──────── Stored records

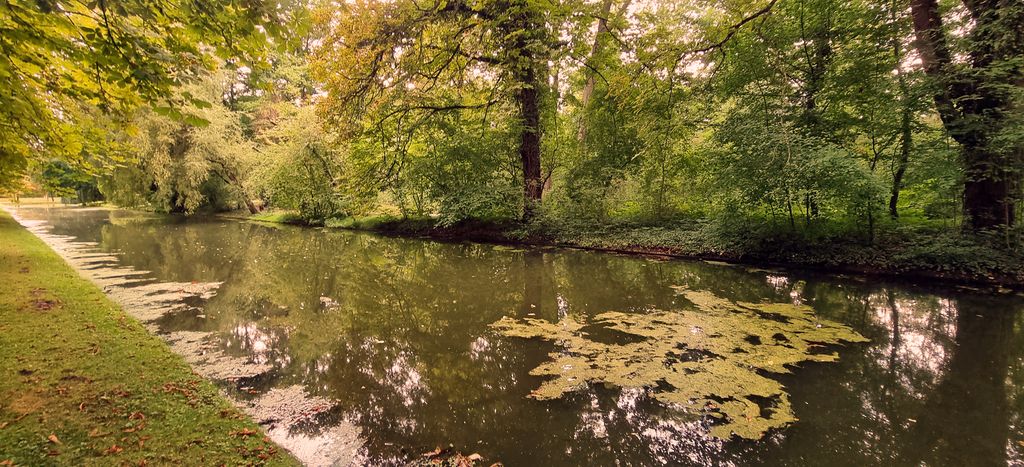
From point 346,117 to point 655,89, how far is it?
7.69 meters

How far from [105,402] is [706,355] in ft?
17.1

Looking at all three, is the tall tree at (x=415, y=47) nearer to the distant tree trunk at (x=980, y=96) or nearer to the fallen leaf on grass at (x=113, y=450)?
the distant tree trunk at (x=980, y=96)

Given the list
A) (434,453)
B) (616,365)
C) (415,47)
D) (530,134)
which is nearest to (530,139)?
(530,134)

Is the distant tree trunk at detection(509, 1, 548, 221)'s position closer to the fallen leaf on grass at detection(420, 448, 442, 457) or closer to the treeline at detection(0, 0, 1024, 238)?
the treeline at detection(0, 0, 1024, 238)

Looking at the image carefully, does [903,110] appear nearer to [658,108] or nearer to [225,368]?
[658,108]

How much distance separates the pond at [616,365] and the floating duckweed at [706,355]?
25mm

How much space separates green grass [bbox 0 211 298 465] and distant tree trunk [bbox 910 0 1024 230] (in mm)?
10740

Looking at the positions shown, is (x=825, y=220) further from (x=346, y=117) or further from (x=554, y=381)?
(x=346, y=117)

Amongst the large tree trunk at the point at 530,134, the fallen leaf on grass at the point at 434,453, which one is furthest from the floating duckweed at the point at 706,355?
the large tree trunk at the point at 530,134

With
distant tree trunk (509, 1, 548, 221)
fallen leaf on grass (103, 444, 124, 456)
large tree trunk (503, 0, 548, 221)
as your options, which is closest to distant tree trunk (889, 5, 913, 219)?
large tree trunk (503, 0, 548, 221)

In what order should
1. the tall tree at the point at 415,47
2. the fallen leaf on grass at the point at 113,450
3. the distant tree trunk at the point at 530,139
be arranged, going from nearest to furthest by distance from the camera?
the fallen leaf on grass at the point at 113,450 < the tall tree at the point at 415,47 < the distant tree trunk at the point at 530,139

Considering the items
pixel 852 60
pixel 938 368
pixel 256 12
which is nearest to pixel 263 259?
pixel 256 12

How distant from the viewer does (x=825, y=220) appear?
30.6 ft

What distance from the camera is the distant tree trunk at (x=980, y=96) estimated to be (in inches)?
269
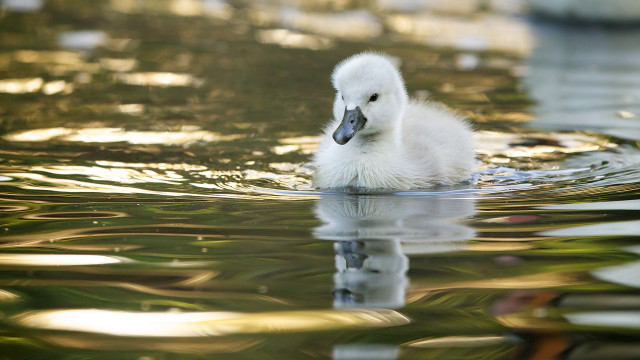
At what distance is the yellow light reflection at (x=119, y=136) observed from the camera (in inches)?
261

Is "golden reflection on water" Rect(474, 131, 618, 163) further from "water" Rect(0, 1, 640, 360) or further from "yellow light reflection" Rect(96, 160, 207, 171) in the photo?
"yellow light reflection" Rect(96, 160, 207, 171)

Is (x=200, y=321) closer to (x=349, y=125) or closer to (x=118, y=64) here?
(x=349, y=125)

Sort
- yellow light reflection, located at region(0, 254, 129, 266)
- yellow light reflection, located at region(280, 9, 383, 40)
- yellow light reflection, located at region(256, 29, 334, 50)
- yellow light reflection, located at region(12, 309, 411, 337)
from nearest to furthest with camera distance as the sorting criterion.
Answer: yellow light reflection, located at region(12, 309, 411, 337)
yellow light reflection, located at region(0, 254, 129, 266)
yellow light reflection, located at region(256, 29, 334, 50)
yellow light reflection, located at region(280, 9, 383, 40)

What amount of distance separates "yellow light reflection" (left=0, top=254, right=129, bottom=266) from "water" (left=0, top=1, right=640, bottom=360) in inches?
0.6

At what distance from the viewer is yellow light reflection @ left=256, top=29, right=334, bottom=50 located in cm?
1053

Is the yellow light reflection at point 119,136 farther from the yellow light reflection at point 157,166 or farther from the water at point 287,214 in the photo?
the yellow light reflection at point 157,166

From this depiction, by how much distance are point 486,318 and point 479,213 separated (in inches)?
63.2

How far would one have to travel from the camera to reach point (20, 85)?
840 centimetres

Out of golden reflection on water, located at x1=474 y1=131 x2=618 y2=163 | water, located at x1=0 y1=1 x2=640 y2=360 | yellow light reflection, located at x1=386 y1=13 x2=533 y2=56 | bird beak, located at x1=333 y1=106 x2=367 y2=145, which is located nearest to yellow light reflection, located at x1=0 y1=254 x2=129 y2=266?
water, located at x1=0 y1=1 x2=640 y2=360

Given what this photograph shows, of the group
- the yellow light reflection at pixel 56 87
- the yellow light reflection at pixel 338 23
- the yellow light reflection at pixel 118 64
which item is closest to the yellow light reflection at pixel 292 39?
the yellow light reflection at pixel 338 23

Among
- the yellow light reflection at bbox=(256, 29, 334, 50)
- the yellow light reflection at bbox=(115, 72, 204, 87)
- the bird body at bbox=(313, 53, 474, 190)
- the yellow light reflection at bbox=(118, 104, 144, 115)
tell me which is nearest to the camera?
the bird body at bbox=(313, 53, 474, 190)

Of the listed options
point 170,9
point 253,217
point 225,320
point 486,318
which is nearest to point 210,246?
point 253,217

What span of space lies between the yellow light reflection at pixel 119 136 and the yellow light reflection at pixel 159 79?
172cm

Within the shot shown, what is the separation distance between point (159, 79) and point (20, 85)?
114cm
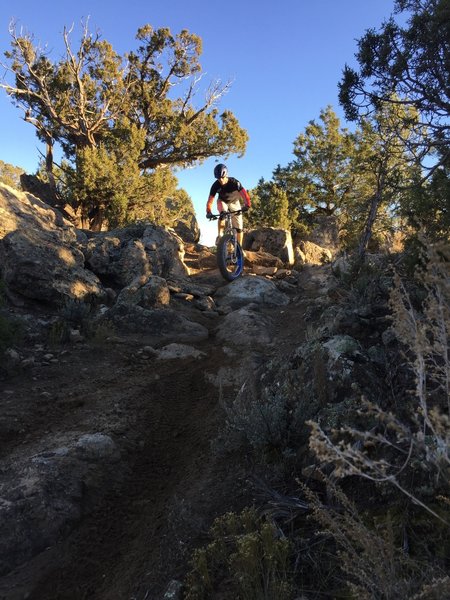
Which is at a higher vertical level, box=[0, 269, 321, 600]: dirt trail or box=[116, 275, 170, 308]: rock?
box=[116, 275, 170, 308]: rock

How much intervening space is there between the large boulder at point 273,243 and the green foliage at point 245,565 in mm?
12450

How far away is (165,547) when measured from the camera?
2.44 m

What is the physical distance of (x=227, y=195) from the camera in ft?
30.7

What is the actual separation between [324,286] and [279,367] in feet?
20.7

────────────────

_Written task_
Copy out verbatim the stretch of lines from the line containing "What amount of" through the line containing "840 centimetres", with both of those lines included.

_Solution below_
What amount of distance separates "yellow light reflection" (left=0, top=254, right=129, bottom=266) from "water" (left=0, top=1, right=640, bottom=360) in inches?
0.6

At what distance from the viewer is yellow light reflection @ left=256, top=29, right=334, bottom=50 located in cm?
1053

Is the yellow light reflection at point 119,136 farther from the yellow light reflection at point 157,166 or farther from the water at point 287,214 in the photo?
the yellow light reflection at point 157,166

From this depiction, by how much distance are point 486,318 and point 479,213 separated (in inches)?
63.2

How far would one have to travel from the camera to reach point (20, 85)?
840 centimetres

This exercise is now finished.